### EXERCISE DETAILS
Transcribe the records exactly from the line with "Which of the two" to the end, both included.

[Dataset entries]
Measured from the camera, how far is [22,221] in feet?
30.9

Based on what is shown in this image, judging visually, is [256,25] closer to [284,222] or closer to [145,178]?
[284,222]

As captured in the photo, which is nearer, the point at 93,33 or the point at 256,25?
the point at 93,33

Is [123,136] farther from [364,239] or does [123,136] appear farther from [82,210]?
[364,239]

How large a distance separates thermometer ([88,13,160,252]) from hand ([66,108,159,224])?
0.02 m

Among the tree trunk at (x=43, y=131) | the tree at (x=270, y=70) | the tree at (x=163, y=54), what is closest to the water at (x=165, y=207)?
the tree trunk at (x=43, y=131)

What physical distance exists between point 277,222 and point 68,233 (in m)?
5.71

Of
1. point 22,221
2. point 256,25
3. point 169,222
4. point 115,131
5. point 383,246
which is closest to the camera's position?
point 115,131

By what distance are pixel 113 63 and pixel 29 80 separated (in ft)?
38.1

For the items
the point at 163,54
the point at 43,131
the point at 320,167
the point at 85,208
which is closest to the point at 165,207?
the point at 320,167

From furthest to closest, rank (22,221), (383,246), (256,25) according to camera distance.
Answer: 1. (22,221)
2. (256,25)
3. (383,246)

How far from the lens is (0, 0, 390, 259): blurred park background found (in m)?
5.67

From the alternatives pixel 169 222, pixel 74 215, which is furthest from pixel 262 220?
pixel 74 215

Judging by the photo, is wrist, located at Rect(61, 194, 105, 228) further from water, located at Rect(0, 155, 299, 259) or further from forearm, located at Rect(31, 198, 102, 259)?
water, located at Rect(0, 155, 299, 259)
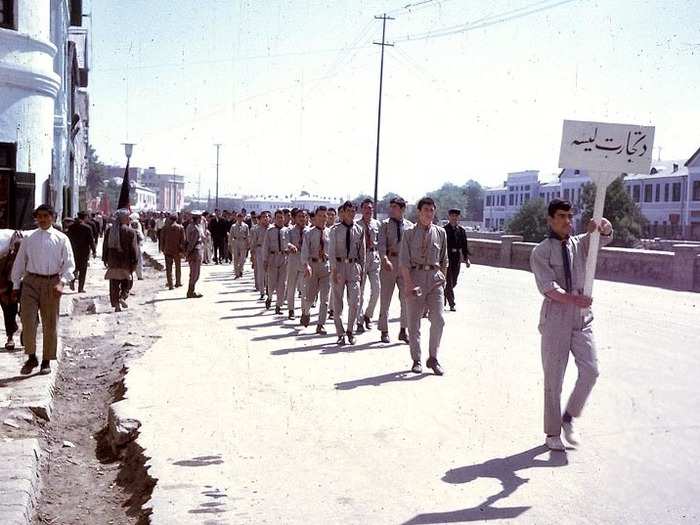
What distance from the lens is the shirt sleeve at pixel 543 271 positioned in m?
5.92

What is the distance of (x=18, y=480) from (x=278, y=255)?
9.85 m

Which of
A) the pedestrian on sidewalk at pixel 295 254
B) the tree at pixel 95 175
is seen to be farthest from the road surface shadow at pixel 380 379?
the tree at pixel 95 175

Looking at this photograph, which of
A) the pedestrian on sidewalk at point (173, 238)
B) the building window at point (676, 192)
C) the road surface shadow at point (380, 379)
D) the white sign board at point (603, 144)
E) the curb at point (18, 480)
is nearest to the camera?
the curb at point (18, 480)

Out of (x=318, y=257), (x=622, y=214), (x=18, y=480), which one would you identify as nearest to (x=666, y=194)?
(x=622, y=214)

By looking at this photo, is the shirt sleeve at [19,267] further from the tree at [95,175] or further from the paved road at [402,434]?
the tree at [95,175]

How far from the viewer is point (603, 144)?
6258mm

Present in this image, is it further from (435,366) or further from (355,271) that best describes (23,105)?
(435,366)

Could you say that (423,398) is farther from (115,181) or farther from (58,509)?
(115,181)

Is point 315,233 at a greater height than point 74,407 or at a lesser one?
greater

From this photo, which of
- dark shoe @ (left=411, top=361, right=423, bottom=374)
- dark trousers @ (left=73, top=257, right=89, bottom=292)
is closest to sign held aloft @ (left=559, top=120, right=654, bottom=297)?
dark shoe @ (left=411, top=361, right=423, bottom=374)

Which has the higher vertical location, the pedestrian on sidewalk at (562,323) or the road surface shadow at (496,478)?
the pedestrian on sidewalk at (562,323)

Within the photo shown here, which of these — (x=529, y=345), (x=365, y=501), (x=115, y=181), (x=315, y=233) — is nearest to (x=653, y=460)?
(x=365, y=501)

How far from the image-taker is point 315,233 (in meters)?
12.4

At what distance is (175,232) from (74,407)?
38.6 feet
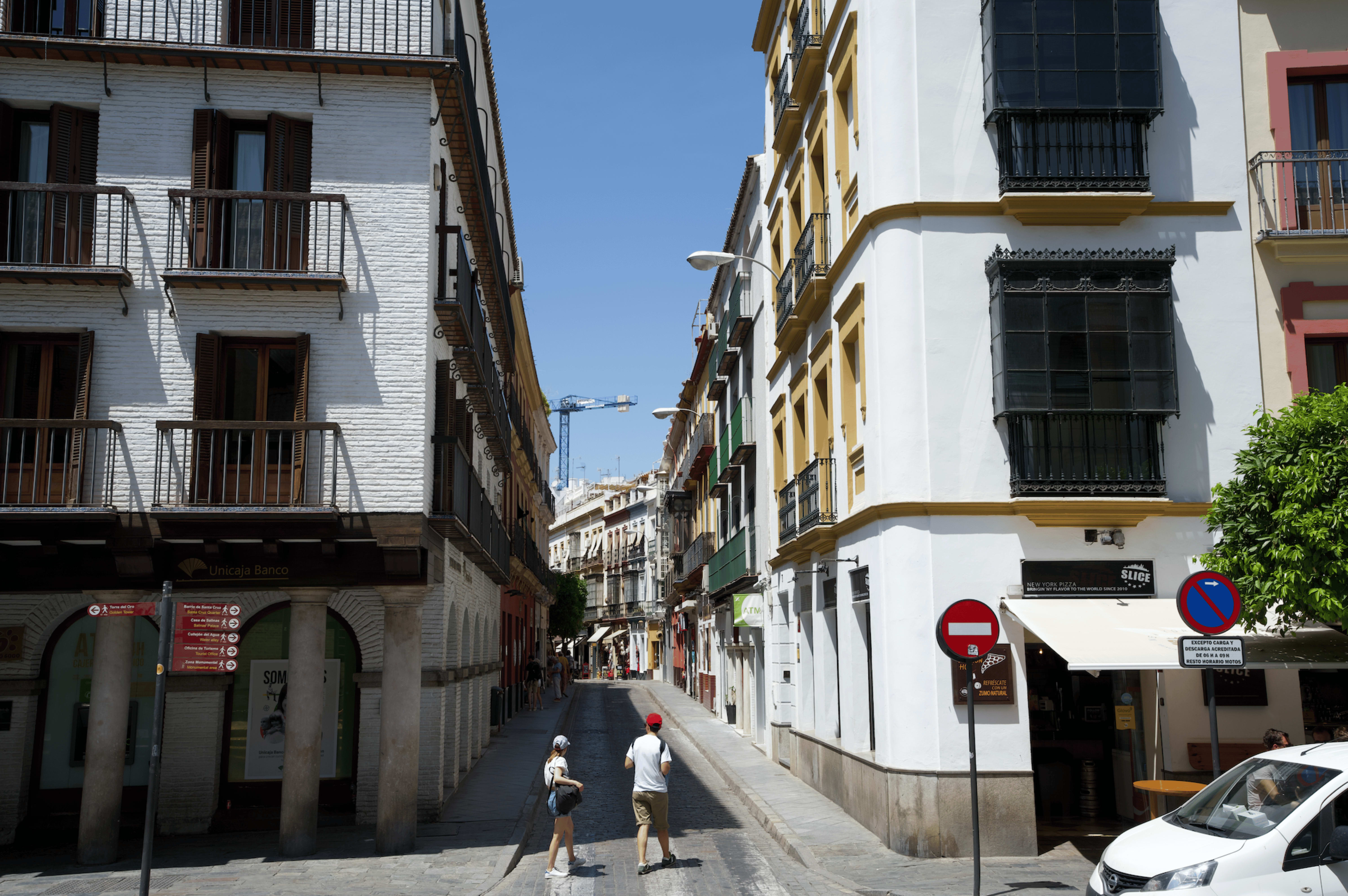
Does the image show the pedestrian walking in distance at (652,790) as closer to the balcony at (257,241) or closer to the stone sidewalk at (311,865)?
the stone sidewalk at (311,865)

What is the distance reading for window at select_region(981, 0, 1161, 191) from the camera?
1402cm

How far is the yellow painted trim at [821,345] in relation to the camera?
1770cm

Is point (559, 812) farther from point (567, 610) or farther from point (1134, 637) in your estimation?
point (567, 610)

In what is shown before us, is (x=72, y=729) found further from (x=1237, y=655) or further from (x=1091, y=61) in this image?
(x=1091, y=61)

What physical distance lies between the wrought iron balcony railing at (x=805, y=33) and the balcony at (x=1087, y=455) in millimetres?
7724

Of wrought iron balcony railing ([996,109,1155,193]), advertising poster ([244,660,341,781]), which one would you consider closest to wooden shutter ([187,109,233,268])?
advertising poster ([244,660,341,781])

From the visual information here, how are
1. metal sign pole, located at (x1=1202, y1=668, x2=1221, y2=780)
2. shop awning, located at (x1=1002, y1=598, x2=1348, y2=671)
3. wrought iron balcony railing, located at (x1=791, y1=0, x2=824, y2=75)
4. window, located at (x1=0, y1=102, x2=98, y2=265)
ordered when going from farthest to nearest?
1. wrought iron balcony railing, located at (x1=791, y1=0, x2=824, y2=75)
2. window, located at (x1=0, y1=102, x2=98, y2=265)
3. shop awning, located at (x1=1002, y1=598, x2=1348, y2=671)
4. metal sign pole, located at (x1=1202, y1=668, x2=1221, y2=780)

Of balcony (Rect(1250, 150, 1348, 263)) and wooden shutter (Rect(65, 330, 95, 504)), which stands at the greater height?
balcony (Rect(1250, 150, 1348, 263))

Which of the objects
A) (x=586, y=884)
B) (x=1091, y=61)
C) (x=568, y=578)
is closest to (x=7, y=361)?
(x=586, y=884)

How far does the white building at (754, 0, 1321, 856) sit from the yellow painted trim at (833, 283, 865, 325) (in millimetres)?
341

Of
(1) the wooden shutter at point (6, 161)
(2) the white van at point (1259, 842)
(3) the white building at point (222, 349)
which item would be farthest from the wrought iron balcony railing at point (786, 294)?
(2) the white van at point (1259, 842)

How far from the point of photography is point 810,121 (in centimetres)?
Answer: 1950

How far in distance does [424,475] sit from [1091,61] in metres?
9.58

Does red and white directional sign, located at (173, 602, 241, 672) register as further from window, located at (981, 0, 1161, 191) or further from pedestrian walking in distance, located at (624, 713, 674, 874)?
window, located at (981, 0, 1161, 191)
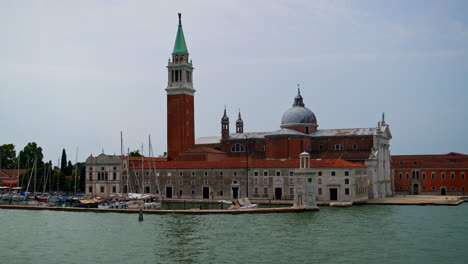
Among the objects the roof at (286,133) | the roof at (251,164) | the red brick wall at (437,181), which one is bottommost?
the red brick wall at (437,181)

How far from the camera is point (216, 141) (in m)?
75.3

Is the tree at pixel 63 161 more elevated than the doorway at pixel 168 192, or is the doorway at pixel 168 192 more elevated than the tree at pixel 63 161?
the tree at pixel 63 161

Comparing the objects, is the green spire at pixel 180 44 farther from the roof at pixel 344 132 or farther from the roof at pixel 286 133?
the roof at pixel 344 132

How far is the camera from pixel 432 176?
71.2 m

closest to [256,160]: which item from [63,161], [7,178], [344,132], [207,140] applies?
[344,132]

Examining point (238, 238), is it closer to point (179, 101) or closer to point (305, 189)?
point (305, 189)

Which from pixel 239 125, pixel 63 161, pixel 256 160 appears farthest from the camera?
pixel 63 161

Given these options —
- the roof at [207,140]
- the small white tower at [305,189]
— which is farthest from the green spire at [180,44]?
the small white tower at [305,189]

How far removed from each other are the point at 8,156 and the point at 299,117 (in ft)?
157

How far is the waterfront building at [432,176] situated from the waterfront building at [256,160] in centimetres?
545

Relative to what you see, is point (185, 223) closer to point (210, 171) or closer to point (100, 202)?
point (100, 202)

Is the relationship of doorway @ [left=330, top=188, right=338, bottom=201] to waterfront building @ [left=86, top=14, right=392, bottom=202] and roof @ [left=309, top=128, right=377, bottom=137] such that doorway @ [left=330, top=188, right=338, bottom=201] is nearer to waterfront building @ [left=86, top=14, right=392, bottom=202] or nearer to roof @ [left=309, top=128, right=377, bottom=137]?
waterfront building @ [left=86, top=14, right=392, bottom=202]

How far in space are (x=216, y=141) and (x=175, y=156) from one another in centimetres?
898

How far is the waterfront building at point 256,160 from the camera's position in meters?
55.9
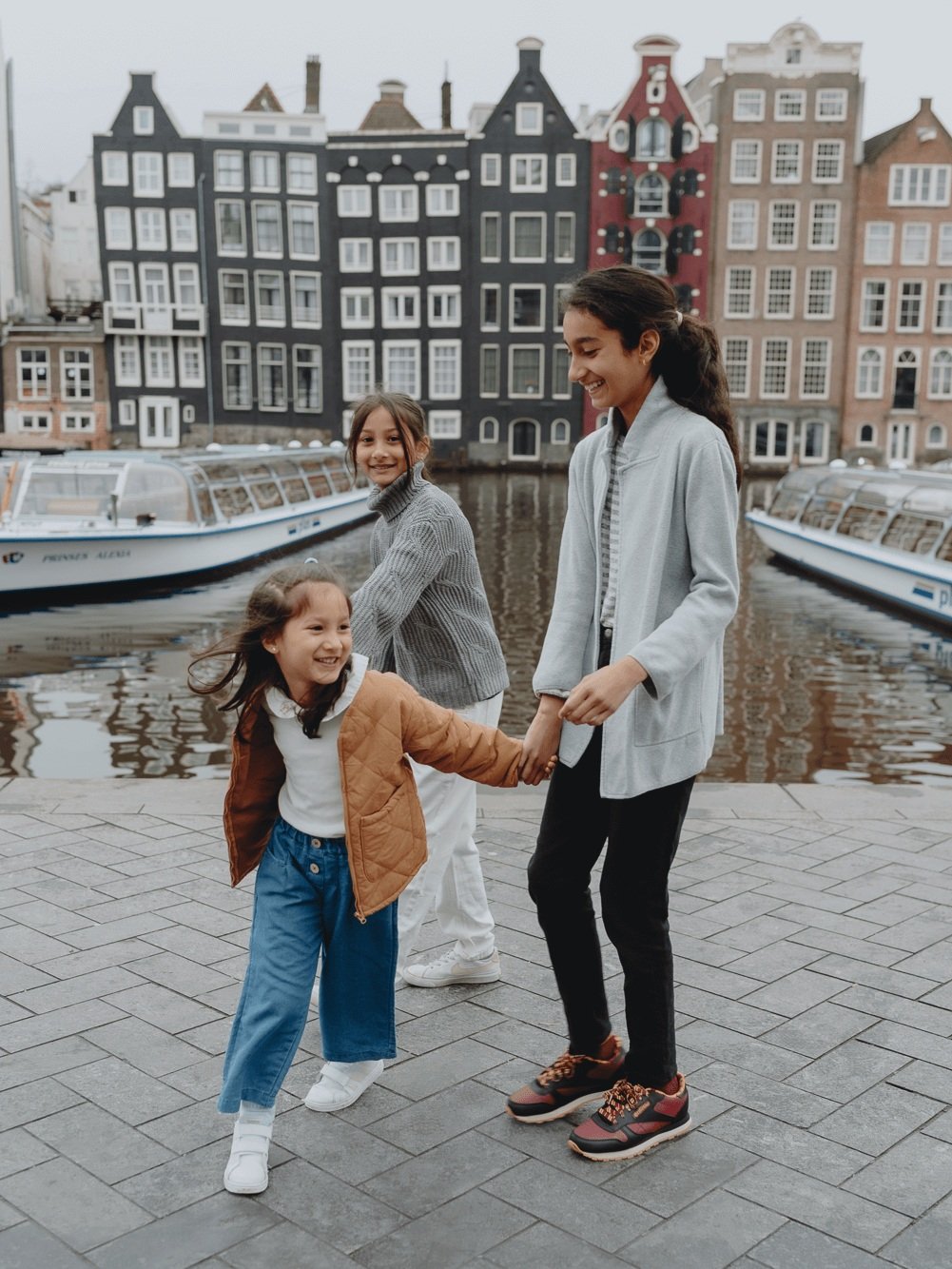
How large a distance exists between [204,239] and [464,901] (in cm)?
4571

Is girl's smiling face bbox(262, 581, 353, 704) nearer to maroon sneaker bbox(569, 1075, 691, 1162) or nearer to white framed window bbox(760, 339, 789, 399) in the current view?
maroon sneaker bbox(569, 1075, 691, 1162)

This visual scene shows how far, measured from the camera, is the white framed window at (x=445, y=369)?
46.5 meters

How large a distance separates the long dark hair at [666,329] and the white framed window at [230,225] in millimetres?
45991

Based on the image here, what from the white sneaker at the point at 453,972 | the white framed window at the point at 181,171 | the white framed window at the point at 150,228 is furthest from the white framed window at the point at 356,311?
the white sneaker at the point at 453,972

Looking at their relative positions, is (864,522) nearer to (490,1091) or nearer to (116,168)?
(490,1091)

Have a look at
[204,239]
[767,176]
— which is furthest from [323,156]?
[767,176]

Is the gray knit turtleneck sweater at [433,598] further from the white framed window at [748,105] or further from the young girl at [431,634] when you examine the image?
the white framed window at [748,105]

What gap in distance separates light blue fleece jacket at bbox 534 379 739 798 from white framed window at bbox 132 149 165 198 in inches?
1850

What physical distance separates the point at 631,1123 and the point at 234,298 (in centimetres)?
4636

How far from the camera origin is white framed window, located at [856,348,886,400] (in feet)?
151

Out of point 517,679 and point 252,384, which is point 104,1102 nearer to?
point 517,679

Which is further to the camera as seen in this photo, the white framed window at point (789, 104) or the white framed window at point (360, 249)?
the white framed window at point (360, 249)

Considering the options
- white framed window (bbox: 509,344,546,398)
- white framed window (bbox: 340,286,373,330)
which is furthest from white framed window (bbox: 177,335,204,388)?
white framed window (bbox: 509,344,546,398)

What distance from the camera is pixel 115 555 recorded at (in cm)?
1600
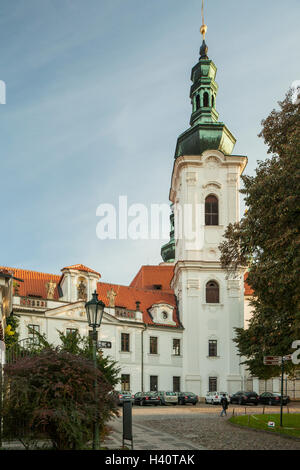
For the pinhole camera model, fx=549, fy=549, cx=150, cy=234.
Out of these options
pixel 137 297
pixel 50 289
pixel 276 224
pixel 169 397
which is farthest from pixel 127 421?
pixel 137 297

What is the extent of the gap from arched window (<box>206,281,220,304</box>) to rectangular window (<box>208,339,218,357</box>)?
12.6 feet

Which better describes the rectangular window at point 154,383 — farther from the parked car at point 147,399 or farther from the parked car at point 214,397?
the parked car at point 147,399

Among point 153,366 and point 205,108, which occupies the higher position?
point 205,108

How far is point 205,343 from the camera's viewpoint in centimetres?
5278

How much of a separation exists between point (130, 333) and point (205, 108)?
81.6 feet

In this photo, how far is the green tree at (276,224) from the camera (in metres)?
17.0

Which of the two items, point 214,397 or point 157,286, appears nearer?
point 214,397

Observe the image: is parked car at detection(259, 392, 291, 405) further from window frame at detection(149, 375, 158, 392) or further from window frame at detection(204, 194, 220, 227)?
window frame at detection(204, 194, 220, 227)

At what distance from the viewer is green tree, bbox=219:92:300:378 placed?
16969mm

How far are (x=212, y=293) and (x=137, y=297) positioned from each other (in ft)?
26.8

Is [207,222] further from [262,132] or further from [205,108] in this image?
[262,132]

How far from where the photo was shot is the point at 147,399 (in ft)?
145

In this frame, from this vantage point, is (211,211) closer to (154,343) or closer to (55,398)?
(154,343)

### TASK OUTPUT
Which of the two items, point 214,397 or point 157,286, appears nearer?
point 214,397

Observe the image: is parked car at detection(259, 392, 291, 405) further from window frame at detection(149, 375, 158, 392) or further from window frame at detection(204, 194, 220, 227)?
window frame at detection(204, 194, 220, 227)

At what distance from the viewer is green tree, bbox=219:92:300:378 placed?
16969mm

How far are (x=212, y=293) and (x=137, y=297) positioned from each other (in ft)?
26.8

Is [207,222] further from [262,132] or further from [205,108] in this image?
[262,132]

How far from where the photo was shot is the point at 147,399 (in ft)?
145

In this frame, from this vantage point, is (211,211) closer to (154,343) or closer to (55,398)?
(154,343)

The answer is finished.